Destruction is growing like a weed yet again, and has managed to outgrow last years winter coat.  It is useable for now but he certainly cannot wear it for the entire winter.  I took his measurements and we hit ebay to find him a new winter coat.  There was plenty to choose from, but he really fell in love with a coat from Abercrombie & Fitch. The first thing that I noticed was the size and the price and so I initially said yes, I will buy you that coat, but then after looking at it for a while, I discovered that it was an Abercrombie & Fitch coat, and I couldn't in good conscience spend a single cent of my hard earned money to support a company that has so little respect for marginalized bodies.  Even when I considered the fact that buying from ebay means that an individual, rather than the corporation reaps the profits, the fact still remains that the AF logo was on the side of the coat, thus turning the wearer into a billboard to advertise the company.

Sometimes no matter how hard you try, you cannot circumvent the horrible policies engaged in by various corporations.  I immediately regretted that I had yes so quickly to the purchase because I hate to disappoint my children.  In the end we sat down and had a conversation about Abercrombie & Fitch and how their business practices are harmful to historically oppressed people.  The one thing I can say without doubt is that they are equal opportunity haters.  I asked Destruction how he felt about wearing a coat from a company that is more than happy to take his money, but would be less than enthusiastic about hiring him when he grows up.  I pointed out that just wearing the logo is an expression of support for their exclusionary policies. 

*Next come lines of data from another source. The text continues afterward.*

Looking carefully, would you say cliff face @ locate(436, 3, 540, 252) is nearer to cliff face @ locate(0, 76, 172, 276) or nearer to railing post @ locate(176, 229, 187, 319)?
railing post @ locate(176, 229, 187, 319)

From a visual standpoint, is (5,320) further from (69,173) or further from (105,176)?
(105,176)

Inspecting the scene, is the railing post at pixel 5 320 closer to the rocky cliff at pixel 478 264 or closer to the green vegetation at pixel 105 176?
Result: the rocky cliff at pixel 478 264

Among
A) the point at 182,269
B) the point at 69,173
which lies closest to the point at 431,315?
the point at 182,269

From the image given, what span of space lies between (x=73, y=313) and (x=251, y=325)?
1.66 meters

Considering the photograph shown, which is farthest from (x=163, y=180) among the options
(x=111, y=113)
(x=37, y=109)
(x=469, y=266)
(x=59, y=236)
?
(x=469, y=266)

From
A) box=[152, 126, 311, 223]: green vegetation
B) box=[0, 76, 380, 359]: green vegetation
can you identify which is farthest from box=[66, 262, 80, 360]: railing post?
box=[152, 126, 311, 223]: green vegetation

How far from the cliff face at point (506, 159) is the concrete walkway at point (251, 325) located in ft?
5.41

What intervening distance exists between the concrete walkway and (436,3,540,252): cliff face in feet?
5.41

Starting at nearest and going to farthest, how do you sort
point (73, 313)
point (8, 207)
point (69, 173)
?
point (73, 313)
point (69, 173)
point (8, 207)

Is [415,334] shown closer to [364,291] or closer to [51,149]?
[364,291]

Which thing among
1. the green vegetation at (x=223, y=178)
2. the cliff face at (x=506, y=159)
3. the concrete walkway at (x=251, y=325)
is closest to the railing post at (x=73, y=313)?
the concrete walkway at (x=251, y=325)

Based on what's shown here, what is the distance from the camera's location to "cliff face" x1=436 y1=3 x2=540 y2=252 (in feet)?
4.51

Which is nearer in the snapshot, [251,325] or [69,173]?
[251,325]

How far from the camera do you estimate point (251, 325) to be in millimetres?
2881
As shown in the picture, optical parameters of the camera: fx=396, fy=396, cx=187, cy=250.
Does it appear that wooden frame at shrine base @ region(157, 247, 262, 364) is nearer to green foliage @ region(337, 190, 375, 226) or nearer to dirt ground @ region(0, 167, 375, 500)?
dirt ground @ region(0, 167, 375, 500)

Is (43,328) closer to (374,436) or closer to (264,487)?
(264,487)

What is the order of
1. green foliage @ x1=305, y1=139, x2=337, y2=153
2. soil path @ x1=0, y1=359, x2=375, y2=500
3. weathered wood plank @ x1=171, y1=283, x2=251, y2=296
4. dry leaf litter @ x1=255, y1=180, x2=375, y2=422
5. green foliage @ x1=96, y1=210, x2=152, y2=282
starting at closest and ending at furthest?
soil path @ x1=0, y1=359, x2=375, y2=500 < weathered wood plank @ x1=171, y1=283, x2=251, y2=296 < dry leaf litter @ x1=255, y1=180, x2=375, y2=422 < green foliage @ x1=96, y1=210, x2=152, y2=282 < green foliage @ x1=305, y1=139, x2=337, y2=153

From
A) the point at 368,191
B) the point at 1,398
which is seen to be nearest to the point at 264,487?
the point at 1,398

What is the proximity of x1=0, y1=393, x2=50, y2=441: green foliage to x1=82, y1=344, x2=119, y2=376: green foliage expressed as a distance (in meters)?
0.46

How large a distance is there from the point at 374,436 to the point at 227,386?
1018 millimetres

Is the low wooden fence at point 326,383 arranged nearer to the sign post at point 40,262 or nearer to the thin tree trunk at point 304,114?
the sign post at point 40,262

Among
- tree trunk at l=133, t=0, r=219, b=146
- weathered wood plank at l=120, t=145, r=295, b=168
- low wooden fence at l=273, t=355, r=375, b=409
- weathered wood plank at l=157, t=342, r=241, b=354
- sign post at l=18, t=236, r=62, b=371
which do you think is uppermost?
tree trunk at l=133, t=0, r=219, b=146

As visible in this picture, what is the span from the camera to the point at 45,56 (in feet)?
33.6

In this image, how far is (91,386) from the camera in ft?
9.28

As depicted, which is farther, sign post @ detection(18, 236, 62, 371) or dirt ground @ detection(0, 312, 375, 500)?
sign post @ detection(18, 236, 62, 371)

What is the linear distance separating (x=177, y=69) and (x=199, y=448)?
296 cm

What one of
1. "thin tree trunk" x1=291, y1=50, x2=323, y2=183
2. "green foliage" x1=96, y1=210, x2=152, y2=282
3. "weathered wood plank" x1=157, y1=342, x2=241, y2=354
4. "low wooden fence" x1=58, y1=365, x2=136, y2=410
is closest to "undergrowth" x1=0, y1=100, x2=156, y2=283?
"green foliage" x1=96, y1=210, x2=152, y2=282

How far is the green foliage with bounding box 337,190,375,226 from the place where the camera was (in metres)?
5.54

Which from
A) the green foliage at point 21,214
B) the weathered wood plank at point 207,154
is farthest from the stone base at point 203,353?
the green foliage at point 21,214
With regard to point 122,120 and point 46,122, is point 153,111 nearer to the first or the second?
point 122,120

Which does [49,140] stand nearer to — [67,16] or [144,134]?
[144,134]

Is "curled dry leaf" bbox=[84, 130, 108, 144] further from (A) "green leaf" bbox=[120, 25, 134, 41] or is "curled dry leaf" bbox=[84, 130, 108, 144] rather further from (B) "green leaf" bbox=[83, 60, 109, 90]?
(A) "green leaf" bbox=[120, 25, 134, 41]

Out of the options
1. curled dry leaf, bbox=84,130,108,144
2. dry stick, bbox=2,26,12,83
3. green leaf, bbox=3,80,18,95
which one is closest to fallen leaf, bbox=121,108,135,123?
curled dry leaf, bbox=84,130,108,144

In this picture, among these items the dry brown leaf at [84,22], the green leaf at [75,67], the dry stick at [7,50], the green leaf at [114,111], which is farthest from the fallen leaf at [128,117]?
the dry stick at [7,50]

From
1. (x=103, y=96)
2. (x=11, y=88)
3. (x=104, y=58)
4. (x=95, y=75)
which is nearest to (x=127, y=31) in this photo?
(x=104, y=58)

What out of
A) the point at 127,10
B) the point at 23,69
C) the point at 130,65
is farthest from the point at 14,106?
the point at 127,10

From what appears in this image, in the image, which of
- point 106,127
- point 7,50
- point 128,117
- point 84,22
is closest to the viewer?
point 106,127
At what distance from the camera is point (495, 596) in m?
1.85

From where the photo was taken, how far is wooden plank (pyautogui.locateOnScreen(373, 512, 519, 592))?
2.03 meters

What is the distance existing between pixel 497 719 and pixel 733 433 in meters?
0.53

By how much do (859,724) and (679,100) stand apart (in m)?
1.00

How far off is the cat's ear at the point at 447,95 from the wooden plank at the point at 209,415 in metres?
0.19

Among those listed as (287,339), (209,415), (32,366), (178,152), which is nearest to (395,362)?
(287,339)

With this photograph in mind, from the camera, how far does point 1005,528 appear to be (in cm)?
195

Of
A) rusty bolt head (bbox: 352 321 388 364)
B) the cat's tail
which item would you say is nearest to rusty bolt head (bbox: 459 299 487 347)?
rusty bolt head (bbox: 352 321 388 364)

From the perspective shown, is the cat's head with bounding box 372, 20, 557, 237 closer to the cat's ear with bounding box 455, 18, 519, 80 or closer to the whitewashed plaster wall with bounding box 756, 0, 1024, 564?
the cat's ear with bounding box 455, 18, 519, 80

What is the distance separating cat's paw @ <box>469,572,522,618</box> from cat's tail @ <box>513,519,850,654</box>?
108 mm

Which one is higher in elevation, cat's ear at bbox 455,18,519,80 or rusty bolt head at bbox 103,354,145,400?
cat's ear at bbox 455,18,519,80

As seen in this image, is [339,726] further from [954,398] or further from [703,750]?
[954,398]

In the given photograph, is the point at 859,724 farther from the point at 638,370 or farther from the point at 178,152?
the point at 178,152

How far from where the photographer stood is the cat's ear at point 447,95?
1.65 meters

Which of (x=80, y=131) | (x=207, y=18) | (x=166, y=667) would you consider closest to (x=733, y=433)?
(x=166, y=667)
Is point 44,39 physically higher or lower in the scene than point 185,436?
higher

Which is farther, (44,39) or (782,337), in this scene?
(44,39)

The tough part about all of this is that I know that our refusal to support Abercrombie & Fitch does not mean a thing to the bottom line of this company. Someone somewhere is still going to buy this coat and wear it in public.  Someone is not going to think about the harmful nature of Abercrombie & Fitch's past actions, and instead focus on whether or not the coat looks good on them and how it makes them feel and this is exactly what I told Destruction.  So why make this decision when it will not make a a huge change?  Well, for me the answer is very simple, I will know.

In the end, we have a set of morals that we choose to live by not because they are popular, or because we want attention, but because we believe that they are right.  Sometimes it means speaking up, and sometimes it means forgoing things that we want, because the cost is far more than the price tag of the item.  I don't know that Destruction understood everything I tried to share with him yesterday but I do hope that I have taught him that beyond speaking up when he hears bigotry that we can also choose non-participation as an act of support and or rebellion against the status quo.

I know that my decision fit our family morals, but at the same time, I also worry about the fact that he is at the age where fitting in is so very important.  Even the smallest amount of difference is enough to be a source of ridicule.  Every Friday, his school has hot lunch day where parents can purchase, pizza, spaghetti, or chicken fingers and french fries.  None of this is healthy and when I asked Destruction if all of the kids buy the hot lunch he said, "yes, except for Michael (note: not his real name) because he is poor".  Destruction has already been bullied because of his weight and his race, and the last thing I want to do is to put him in a position where he stands out even more.  I worry about the balance between making sure that he is aware that social consciousness is important and the need at times to conform as a matter of self preservation.

In the end, he chose another coat that was similar to the Abercrombie & Fitch coat, that came without the negative social consequences.  I ended up paying slightly more, but I can rest easy knowing that he is not walking around as a human billboard for a company that I detest.  Part of raising my children to be socially conscious individuals, is to show them as many strategies as possible to negotiate their marginalizations, as well as diffuse their privilege when necessary.  No one individual act can change the world, but hopefully if enough people make socially conscious choices, we can start to move towards a better tomorrow.

When it comes to shopping what social issues have you discussed with your children and what do you deem the most important message for them to internalize as consumers? For non parents, what companies have you boycotted and why, also do you believe that it is important to make purchases based on social justice isms?